В Евангелии Иисус говорит, что никто не берется строить башню, не подсчитав сначала, во что она обойдется. И Томас Мор пишет дочери: "Во всех этих обстоятельствах я не забыл совет Христа, данный в Евангелии, и прежде чем приняться за строительство крепости для защиты моей души, я сел и подсчитал, чего мне это будет стоить. В течение многих бессонных ночей, охваченный тревогой, я размышлял об этом, Маргарита, когда моя жена спала, думая, что я сплю тоже. Я видел, каким опасностям иду навстречу, и, думая о них, устрашался. Но теперь я благодарю Господа за то, что, несмотря на это, Он даровал мне благодать никогда не допускать мысли о капитуляции, даже в том случае, если бы худшие мои опасения подтвердились" (Письмо дочери Маргарите).
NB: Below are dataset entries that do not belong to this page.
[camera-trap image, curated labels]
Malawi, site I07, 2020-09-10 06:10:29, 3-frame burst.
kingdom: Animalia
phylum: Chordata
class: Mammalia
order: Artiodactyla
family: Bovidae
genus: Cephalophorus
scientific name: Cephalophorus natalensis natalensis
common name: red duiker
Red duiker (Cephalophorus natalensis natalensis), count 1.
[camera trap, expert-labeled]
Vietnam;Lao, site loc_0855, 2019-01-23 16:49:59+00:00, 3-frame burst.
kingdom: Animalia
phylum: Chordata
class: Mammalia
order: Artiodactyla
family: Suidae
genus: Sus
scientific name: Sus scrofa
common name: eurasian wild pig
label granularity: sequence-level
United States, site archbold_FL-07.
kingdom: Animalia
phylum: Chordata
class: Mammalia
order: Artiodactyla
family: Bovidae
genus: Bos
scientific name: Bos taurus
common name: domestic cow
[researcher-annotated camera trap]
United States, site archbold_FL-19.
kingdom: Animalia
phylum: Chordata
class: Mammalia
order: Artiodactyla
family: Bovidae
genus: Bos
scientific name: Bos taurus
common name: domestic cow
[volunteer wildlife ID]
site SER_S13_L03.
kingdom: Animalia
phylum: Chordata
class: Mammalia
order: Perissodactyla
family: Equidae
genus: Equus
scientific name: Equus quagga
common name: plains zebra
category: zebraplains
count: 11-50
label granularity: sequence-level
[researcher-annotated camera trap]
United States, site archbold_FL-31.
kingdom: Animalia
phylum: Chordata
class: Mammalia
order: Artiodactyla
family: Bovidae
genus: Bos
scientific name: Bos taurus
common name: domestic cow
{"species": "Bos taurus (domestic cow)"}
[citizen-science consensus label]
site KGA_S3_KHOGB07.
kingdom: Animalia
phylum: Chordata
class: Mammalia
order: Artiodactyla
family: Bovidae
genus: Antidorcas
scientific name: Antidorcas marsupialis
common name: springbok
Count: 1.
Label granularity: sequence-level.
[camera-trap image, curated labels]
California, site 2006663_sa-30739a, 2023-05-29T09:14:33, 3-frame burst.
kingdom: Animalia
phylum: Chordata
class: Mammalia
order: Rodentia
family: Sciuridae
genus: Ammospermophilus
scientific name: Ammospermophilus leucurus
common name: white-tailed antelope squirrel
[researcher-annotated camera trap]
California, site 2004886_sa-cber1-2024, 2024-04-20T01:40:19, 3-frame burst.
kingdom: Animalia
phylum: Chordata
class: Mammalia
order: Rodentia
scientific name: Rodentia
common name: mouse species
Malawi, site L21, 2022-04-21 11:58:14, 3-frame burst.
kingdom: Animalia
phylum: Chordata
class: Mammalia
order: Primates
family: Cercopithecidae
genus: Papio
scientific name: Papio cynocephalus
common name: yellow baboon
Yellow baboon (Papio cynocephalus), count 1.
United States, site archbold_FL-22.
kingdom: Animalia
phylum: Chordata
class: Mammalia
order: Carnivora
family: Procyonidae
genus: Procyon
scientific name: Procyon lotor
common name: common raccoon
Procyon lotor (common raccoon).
"Конечно, Мэг, твое сердце не может быть более слабым и хрупким, чем сердце твоего отца… и, по правде говоря, моя великая сила в том, что, хотя все мое естество восстает против боли, так что от простого щелчка я чуть ли не падаю, тем не менее, несмотря на все перенесенные страдания, у меня никогда не было мысли пойти на то, что противно моей совести" (там же).

Этот человек — гуманист, сознающий свое высокое достоинство, но в то же время смиренно признающий и свою слабость, — по воле Божьей оказался в обстоятельствах, когда он должен целиком препоручить свое человеческое величие Иному, чтобы пойти своим крестным путем.

Вот одна из лучших страниц, написанных Томасом Мором в тюрьме: "Христос знал, что многих в силу самой их физической слабости устрашит одна мысль о мучениях…. и Ему было угодно ободрить их, дав пример Своей скорби, Своего страха, Своего ужаса. Он как будто прямо хочет сказать тем, кто так устроен, то есть слаб и боязлив: "Ты столь слаб, но будь мужествен; сколь бы усталым, угнетенным, охваченным страхом перед жестокими мучениями ты себя ни чувствовал, будь мужествен: Я тоже, думая о близких Страстях, горчайших и жесточайших, чувствовал Себя еще более усталым, подавленным, устрашенным и сломленным ужасом… Подумай о том, что достаточно следовать за Мной… Доверься Мне, если ты не можешь довериться себе самому. Смотри: Я иду перед тобой тем путем, который столь страшит тебя. Ухватись же за край Моей одежды, и ты получишь силу, которая освободит тебя от пустых страхов и укрепит твою душу мужественным сознанием того, что ты идешь по Моим следам.

Храня верность Своему обещанию, Я не позволю, чтобы ты был искушаем сверх сил"" (В Гефсиманском саду, с. 35).

Когда стало ясно, что Бог хочет, чтобы Томас Мор шел по Его окровавленным следам, он встретил смерть с улыбкой на устах (его последние остроты привели в негодование благомыслящих людей). Теперь, когда ему уже не надо было ни с кем бороться, он с исчерпывающей полнотой высказал истину, которую носил в своем сердце. Сначала и в последний раз он как юрист ясно и исчерпывающе обосновал незаконность Акта о главенстве. Затем он показал, насколько сердце его было полно любви даже к подкупленным судьям.